Exercise requirements:
Show every line in the items below that contains the string "pixel". Matching is case-sensitive.

The input:
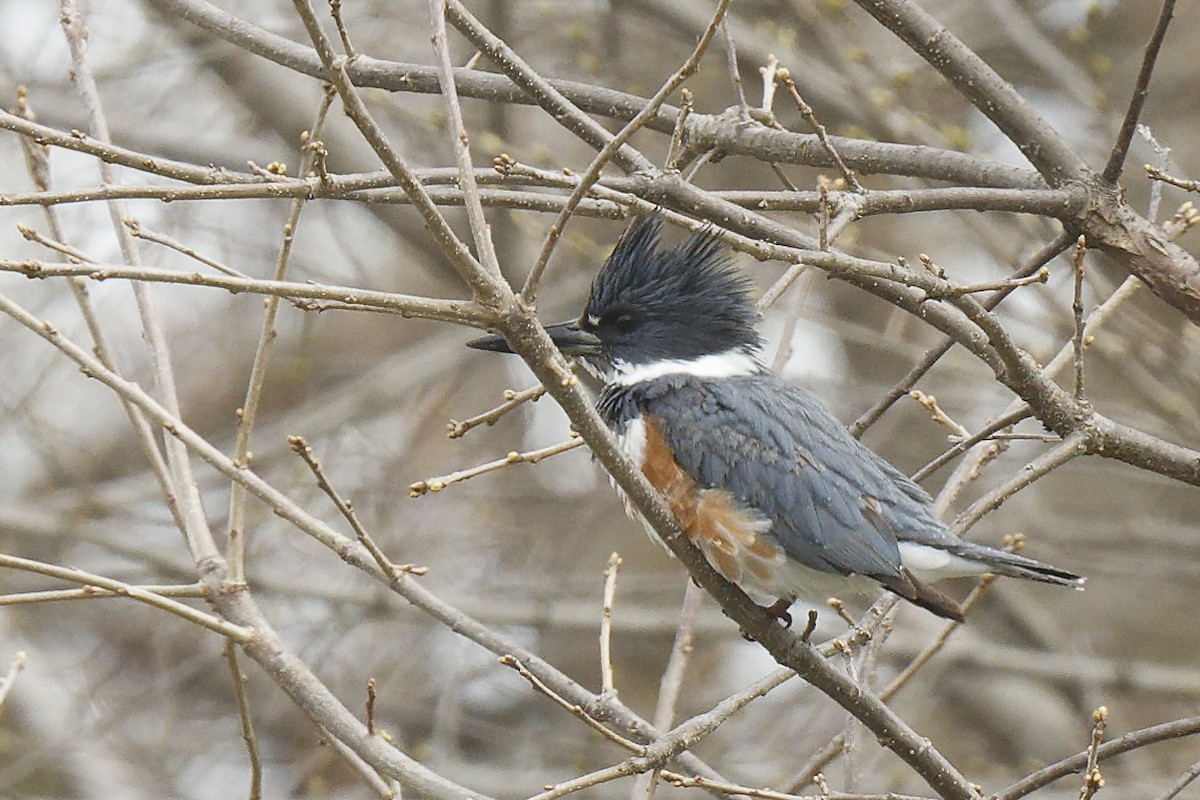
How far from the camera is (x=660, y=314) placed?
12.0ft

...

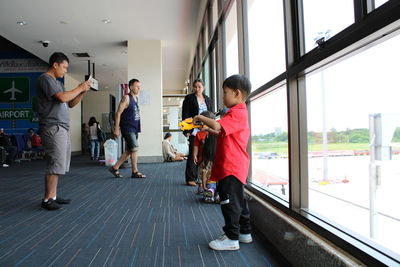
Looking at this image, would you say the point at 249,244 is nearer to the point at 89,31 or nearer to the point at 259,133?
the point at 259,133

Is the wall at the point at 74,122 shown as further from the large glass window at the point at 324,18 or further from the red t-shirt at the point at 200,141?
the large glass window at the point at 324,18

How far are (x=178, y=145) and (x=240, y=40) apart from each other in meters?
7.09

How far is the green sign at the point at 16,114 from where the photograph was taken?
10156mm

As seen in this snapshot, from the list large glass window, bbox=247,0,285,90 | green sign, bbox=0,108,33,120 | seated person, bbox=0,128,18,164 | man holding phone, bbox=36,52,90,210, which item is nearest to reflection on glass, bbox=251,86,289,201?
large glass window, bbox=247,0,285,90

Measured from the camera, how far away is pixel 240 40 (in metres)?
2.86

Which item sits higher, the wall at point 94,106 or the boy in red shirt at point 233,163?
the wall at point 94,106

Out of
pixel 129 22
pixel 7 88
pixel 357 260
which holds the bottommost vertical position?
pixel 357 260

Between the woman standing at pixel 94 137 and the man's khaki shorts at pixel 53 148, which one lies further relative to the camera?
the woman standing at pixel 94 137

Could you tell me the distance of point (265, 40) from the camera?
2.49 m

* * *

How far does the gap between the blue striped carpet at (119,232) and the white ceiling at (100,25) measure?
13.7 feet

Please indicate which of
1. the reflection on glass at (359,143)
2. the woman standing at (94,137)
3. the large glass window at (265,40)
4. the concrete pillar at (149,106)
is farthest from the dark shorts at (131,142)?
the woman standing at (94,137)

Output of the exercise:
Measured from the camera, how far away is pixel 240 40 (in metres)?
pixel 129 22
pixel 7 88
pixel 357 260
pixel 357 260
Between the woman standing at pixel 94 137 and the man's khaki shorts at pixel 53 148, which one lies further relative to the camera?
the woman standing at pixel 94 137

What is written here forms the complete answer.